Сколь просто удалось ему похитить у Констанс все, что было ею любимо! К его гнусному, вуалируемому увеселению, она уступила среброспинную расческу. Констанс удалялась от неестественной пары, шаг за шагом, ожидая, что здравый смысл воспрянет и Ангелика запросит возврата к наслаждениям, кои приковывали их друг к другу. Констанс замирала в проеме двери, находила себе работу в коридоре, шла к лестнице, по-прежнему надеясь быть призванной, затем стала спускаться, но ушей ее не достигло ни одно возражение. Вместо них, в то время как Констанс страшилась зарыдать либо закричать, заслышав эти слова снова, из Ангелики ключом били куплеты «папочка, кроватка!» и «папочка, книжка!», и голос ее становился все тоньше в намеренном представлении себя ребенком младше и позднее. «Папочка, поцелуйчик!»
Констанс небрежно перебирала фортепьянные клавиши.
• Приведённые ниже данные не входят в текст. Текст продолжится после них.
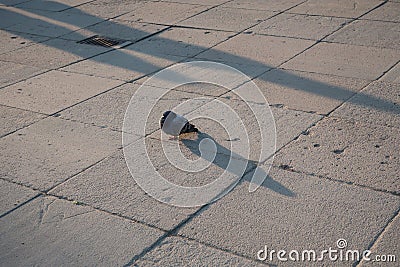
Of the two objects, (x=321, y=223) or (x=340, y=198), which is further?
(x=340, y=198)

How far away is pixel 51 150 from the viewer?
558 cm

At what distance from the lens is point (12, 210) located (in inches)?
184

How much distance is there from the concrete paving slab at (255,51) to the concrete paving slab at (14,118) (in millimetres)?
2222

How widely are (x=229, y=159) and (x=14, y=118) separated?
2.35m

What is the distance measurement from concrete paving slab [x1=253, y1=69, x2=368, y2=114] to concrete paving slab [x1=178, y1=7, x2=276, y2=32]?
2009mm

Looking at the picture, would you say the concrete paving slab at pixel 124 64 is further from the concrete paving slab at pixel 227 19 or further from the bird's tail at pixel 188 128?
the bird's tail at pixel 188 128

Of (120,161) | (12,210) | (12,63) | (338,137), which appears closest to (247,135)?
(338,137)

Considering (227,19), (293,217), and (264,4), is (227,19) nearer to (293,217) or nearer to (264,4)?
(264,4)

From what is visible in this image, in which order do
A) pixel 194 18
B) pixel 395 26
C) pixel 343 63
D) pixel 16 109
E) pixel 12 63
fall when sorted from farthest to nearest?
pixel 194 18 → pixel 395 26 → pixel 12 63 → pixel 343 63 → pixel 16 109

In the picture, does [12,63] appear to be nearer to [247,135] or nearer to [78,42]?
[78,42]

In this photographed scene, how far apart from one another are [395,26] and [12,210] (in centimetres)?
590

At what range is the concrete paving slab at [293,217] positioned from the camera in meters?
4.12

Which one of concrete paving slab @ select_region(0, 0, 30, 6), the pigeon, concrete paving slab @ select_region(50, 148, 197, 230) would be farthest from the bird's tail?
concrete paving slab @ select_region(0, 0, 30, 6)

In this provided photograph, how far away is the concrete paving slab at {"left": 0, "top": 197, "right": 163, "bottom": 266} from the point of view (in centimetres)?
411
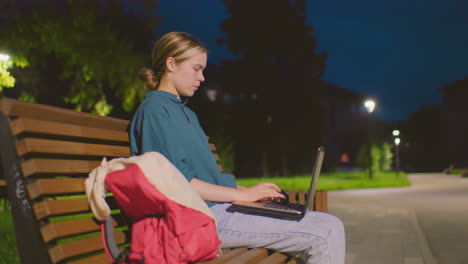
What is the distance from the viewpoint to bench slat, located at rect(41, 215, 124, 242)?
1955 mm

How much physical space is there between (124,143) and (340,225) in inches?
54.7

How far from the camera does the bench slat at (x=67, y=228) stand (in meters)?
1.96

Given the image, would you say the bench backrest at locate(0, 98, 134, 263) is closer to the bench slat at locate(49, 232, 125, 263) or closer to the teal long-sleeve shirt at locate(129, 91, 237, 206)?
the bench slat at locate(49, 232, 125, 263)

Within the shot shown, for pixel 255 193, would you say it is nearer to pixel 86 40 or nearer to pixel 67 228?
pixel 67 228

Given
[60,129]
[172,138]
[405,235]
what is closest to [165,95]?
[172,138]

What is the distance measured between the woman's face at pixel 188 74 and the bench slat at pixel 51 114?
1.51 feet

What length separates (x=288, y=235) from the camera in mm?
2455

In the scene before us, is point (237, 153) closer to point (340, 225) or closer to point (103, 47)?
point (103, 47)

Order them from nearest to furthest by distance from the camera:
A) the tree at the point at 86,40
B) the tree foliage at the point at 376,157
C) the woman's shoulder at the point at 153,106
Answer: the woman's shoulder at the point at 153,106 → the tree at the point at 86,40 → the tree foliage at the point at 376,157

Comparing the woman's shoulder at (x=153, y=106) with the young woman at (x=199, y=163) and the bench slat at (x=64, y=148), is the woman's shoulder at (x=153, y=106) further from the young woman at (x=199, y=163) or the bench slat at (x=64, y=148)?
the bench slat at (x=64, y=148)

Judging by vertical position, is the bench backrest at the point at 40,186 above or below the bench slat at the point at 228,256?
above

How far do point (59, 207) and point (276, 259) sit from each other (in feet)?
3.46

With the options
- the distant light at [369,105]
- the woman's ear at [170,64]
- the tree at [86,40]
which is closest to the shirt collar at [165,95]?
the woman's ear at [170,64]

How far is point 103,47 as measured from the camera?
17141 millimetres
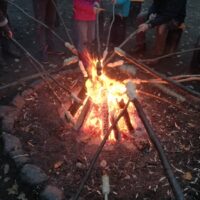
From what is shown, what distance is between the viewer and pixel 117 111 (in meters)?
5.54

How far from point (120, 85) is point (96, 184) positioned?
1.85 metres

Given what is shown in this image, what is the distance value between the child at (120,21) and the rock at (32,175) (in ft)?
14.7

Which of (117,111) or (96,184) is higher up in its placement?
(117,111)

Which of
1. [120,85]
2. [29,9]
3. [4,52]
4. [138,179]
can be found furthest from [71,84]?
[29,9]

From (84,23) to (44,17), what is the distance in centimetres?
89

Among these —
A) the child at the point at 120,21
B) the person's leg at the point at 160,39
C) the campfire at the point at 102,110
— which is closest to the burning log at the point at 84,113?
the campfire at the point at 102,110

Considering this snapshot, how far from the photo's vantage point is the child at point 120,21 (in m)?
7.86

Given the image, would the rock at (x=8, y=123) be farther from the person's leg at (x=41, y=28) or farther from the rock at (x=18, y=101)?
the person's leg at (x=41, y=28)

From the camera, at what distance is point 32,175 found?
4566 millimetres

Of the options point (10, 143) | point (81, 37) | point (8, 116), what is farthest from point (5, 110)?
point (81, 37)

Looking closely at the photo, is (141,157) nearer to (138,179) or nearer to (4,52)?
(138,179)

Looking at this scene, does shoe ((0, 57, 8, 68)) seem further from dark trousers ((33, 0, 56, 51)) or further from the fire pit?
the fire pit

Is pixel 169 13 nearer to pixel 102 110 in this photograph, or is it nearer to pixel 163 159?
pixel 102 110

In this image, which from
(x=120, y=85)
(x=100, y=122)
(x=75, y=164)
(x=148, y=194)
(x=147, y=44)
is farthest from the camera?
(x=147, y=44)
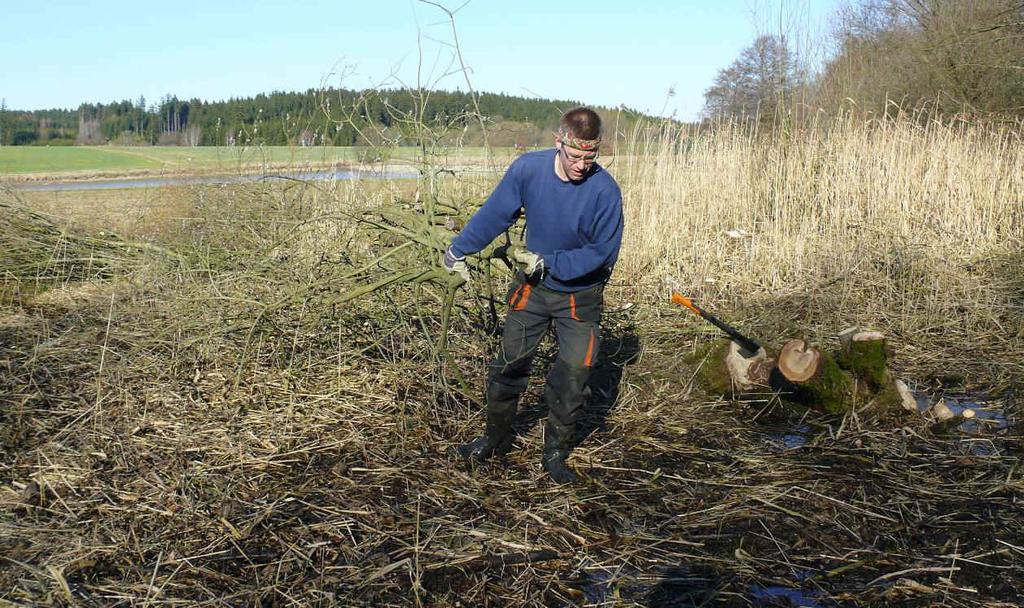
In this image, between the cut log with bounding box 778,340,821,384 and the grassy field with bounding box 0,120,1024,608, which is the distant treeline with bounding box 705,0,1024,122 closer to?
the grassy field with bounding box 0,120,1024,608

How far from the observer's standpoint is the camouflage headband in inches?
136

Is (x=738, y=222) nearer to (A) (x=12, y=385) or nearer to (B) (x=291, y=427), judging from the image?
(B) (x=291, y=427)

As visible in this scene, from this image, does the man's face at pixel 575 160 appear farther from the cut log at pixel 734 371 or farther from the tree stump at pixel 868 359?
the tree stump at pixel 868 359

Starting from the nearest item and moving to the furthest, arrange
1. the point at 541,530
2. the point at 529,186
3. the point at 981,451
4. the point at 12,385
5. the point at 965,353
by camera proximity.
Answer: the point at 541,530
the point at 529,186
the point at 981,451
the point at 12,385
the point at 965,353

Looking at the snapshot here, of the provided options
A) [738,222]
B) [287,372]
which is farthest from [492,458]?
[738,222]

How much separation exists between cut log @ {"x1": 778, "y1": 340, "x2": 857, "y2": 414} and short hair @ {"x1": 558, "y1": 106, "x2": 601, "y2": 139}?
2.19 meters

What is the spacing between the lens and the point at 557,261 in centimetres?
365

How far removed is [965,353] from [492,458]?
12.3 feet

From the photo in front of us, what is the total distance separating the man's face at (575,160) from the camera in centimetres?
348

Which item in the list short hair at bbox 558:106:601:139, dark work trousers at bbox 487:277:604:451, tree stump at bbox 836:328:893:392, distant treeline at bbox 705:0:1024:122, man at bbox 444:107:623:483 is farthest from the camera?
distant treeline at bbox 705:0:1024:122

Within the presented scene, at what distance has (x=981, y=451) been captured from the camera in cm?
422

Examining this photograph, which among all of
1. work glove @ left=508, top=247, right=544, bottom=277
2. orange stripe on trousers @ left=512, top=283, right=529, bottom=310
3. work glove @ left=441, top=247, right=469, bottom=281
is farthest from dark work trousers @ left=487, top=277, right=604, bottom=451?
work glove @ left=441, top=247, right=469, bottom=281

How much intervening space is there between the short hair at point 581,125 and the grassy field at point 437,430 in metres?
1.37

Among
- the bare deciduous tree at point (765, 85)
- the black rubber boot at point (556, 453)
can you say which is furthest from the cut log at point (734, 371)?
the bare deciduous tree at point (765, 85)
Она начала с «Ледовой музыки», но считанные минуты спустя играла уже «Дремучие леса», не в силах припомнить, когда прекратила первую или приступила ко вторым. Тишина установилась вновь, окутала ее. После всех лишений Констанс мимолетный, насилу мелькнувший в ее жизни проблеск радости продлился лишь четыре с небольшим года. Отныне и впредь девочка станет ходить к учителям. Прилетев домой, она будет вести научные беседы с отцом.
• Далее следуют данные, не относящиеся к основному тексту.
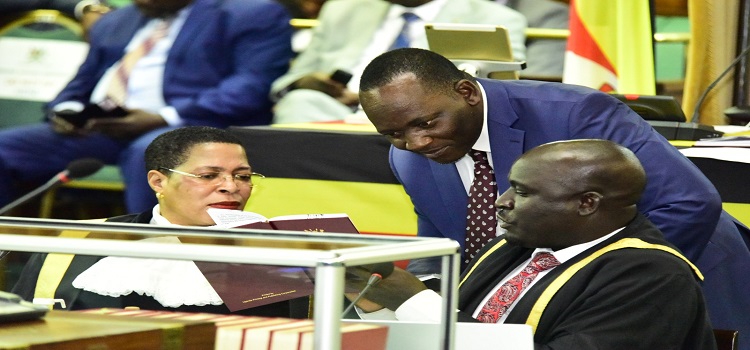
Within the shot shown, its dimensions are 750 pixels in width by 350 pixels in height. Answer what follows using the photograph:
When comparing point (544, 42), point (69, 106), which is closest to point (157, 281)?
point (544, 42)

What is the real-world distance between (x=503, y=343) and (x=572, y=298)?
1.70 feet

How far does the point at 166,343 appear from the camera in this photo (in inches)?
53.2

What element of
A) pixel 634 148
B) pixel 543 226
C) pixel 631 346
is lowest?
pixel 631 346

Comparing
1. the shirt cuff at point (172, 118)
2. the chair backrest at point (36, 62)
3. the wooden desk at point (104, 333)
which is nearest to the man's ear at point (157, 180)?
the wooden desk at point (104, 333)

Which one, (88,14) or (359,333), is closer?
(359,333)

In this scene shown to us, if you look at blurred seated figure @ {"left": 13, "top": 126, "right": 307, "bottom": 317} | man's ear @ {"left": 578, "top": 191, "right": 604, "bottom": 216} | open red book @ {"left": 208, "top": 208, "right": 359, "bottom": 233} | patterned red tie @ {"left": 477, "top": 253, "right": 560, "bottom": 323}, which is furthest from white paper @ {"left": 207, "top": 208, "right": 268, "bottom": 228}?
man's ear @ {"left": 578, "top": 191, "right": 604, "bottom": 216}

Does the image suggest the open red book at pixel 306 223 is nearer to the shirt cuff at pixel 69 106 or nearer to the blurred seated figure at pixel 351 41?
the blurred seated figure at pixel 351 41

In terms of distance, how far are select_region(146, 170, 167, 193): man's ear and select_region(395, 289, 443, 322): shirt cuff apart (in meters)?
1.34

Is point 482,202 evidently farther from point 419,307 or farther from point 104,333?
point 104,333

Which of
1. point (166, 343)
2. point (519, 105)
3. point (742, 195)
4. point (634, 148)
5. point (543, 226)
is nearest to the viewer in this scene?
point (166, 343)

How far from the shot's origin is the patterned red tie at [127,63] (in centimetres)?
516

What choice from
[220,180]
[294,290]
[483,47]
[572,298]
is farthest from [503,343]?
[483,47]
Он подвел Констанс к этому самому фортепьяно, когда владел им безраздельно. Она приняла приглашение на ужин, во время коего призналась, что умеет играть.
— Так сыграйте же, прошу вас, — попросил он едва не мальчишеским голоском, вырвавшимся столь вне запно из обширного мужеского тела. — Этот инструмент принадлежал моей маме, а ныне его не касается ни единая душа.
Она не любила играть для других, и когда он сел позади, понадобилось немало времени, дабы позабыть о его присутствии. Наконец, она стала играть так, словно была в одиночестве, пока со звоном заключительной ноты он не охватил ее за талию и шею, не приблизил ее лицо к своему, не заблудился в повторениях ее имени.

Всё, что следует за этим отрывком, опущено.